Belastingplichtigen die het oneens zijn met de vermogensrendementsheffing in het belastingjaar 2020 en willen deelnemen aan de massaalbezwaarprocedure 2020 moeten individueel en tijdig bezwaar maken tegen de aanslag inkomstenbelasting 2020.

3. Uitvoeringsaspecten

In overleg met een representatieve vertegenwoordiging van betrokken fiscaal intermediairs (zoals de Bond voor Belastingbetalers) wordt een klein aantal bezwaarschriften geselecteerd met het oog op de beantwoording van de rechtsvraag door de administratieve rechter in belastingzaken.

Als de rechtsvraag in de geselecteerde bezwaarschriften bij onherroepelijke rechterlijke uitspraak is beantwoord, doet de inspecteur binnen zes weken een collectieve uitspraak op bezwaar conform artikel 25e AWR.

Als een bezwaarschrift mede ziet op andere geschilpunten, niet betreffende de vermogensrendementsheffing, dan doet de inspecteur het bezwaar op die punten individueel af. De aanslag inkomstenbelasting wordt herzien op het punt van de rechtsvraag als de Belastingdienst daarop niet geheel in het gelijk wordt gesteld.

Als in een bezwaarschrift alleen het standpunt wordt ingenomen dat de vermogensrendementsheffing een individuele buitensporige last vormt die in strijd is met het EVRM, dan kan het bezwaarschrift niet meelopen in de massaalbezwaarprocedure.

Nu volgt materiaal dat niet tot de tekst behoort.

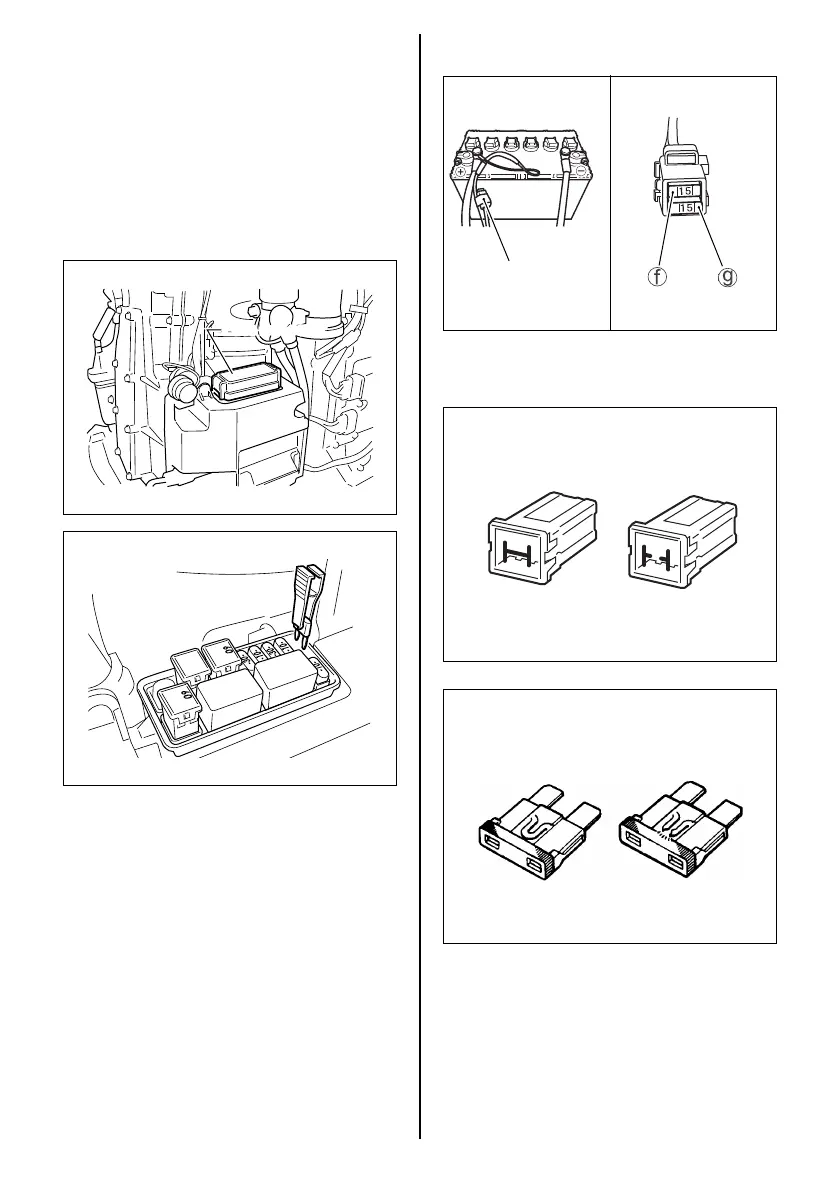 15

15

f g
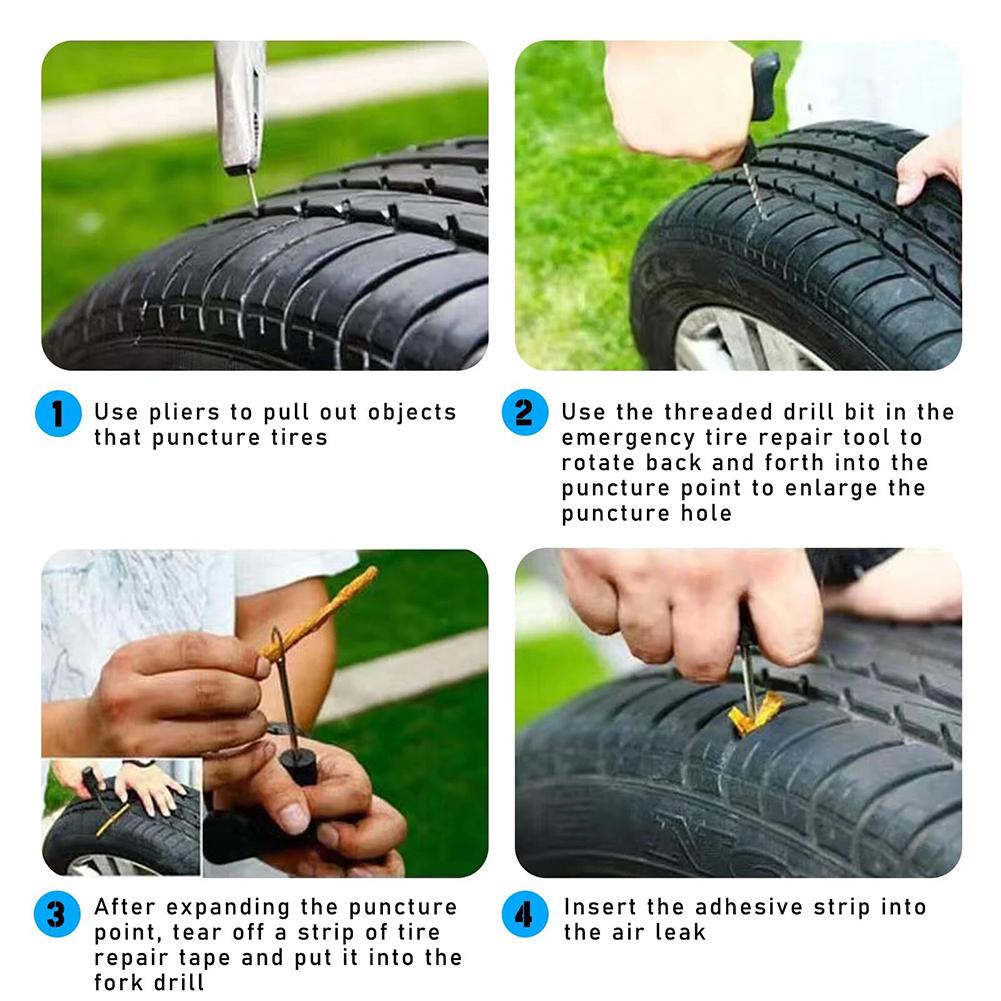 1 Use pliers to pull out objects that puncture tires

2 Use the threaded drill bit in the emergency tire repair tool to rotate back and forth into the puncture point to enlarge the puncture hole

3 After expanding the puncture point, tear off a strip of tire repair tape and put it into the fork drill

4 Insert the adhesive strip into the air leak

Als in een bezwaarschrift zowel het standpunt wordt ingenomen dat de vermogensrendementsheffing op regelniveau in strijd is met het EVRM (de rechtsvraag) als ook op individueel niveau, dan kan het bezwaarschrift voor wat betreft het laatste standpunt niet meelopen in de massaalbezwaarprocedure. In die gevallen wordt het bezwaarschrift gesplitst in een deel dat wel en een deel dat niet meeloopt in de massaalbezwaarprocedure. Voor zover het bezwaarschrift het standpunt behelst dat de vermogensrendementsheffing op individueel niveau in strijd is met het EVRM, wordt het behandeld als een individueel bezwaar. De aanslag inkomstenbelasting wordt herzien op het punt van de rechtsvraag als de Belastingdienst daarop niet geheel in het gelijk wordt gesteld.

4. Inwerkingtreding

Dit besluit treedt in werking met ingang van de dag na de datum van uitgifte van de Staatscourant waarin het wordt geplaatst.

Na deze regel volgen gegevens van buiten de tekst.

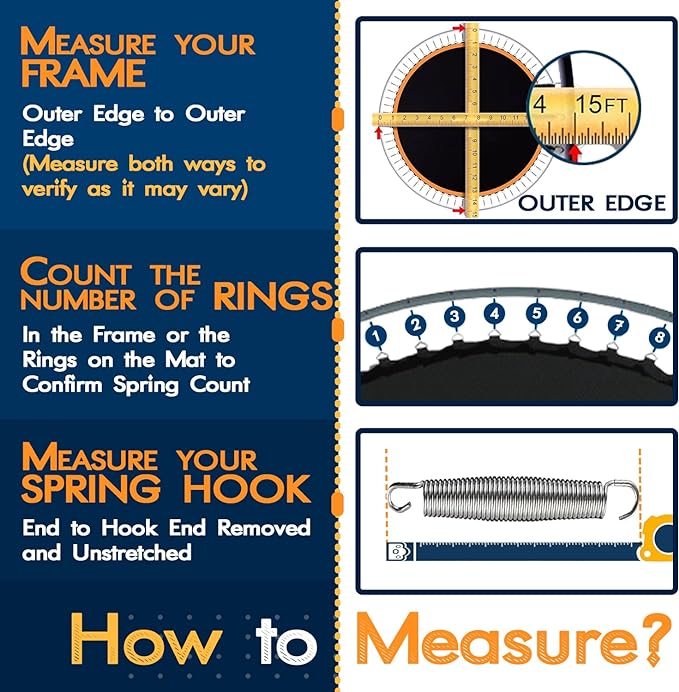 MEASURE YOUR FRAME

Outer Edge to Outer Edge
(Measure both ways to verify as it may vary)

4 15FT

OUTER EDGE

COUNT THE NUMBER OF RINGS

In the Frame or the Rings on the Mat to Confirm Spring Count

1 2 3 4 5 6 7 8

MEASURE YOUR SPRING HOOK

End to Hook End Removed and Unstretched

How to Measure?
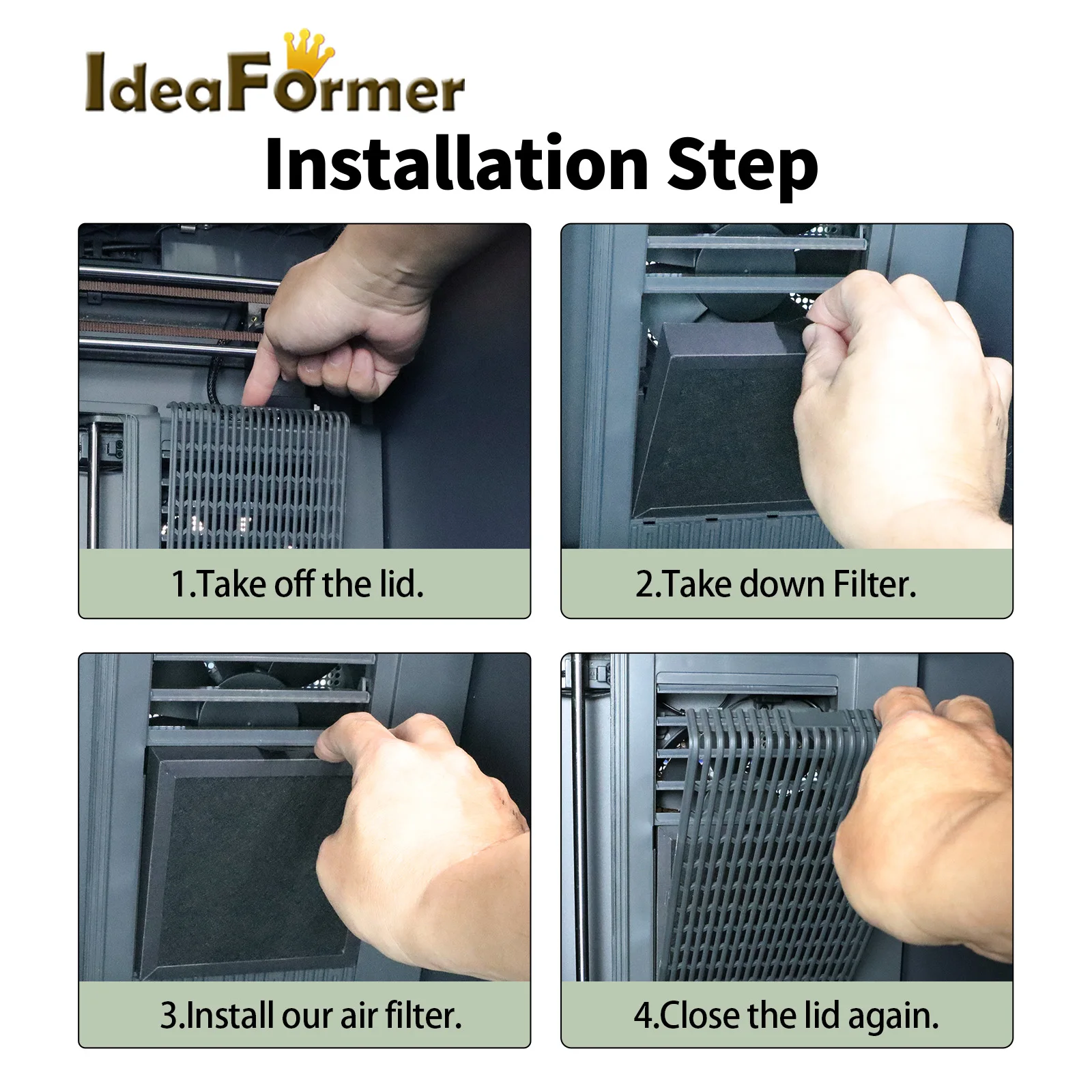 IdeaFormer

Installation Step

1.Take off the lid.

2.Take down Filter.

3.Install our air filter.

4.Close the lid again.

Een afschrift van dit besluit zal aan de Tweede Kamer der Staten-Generaal worden gestuurd.

Dit besluit zal in de Staatscourant worden geplaatst.

Den Haag, 23 maart 2021

De Staatssecretaris van Financiën, J.A. Vijlbrief


X Noot
1

De aanwijzing is voor het jaar 2017 opgenomen in het Besluit van 7 juli 2018, nr. 2018-12775 (Stcrt. 2018, 39781). Voor het jaar 2018 is de aanwijzing opgenomen in het Besluit van 18 april 2019, nr. 2019-8322 (Stcrt. 2019, 23335) en voor het jaar 2019 is de aanwijzing opgenomen in het Besluit van 23 april 2020, nr. 2020-75650 (Stcrt. 2020, 24107).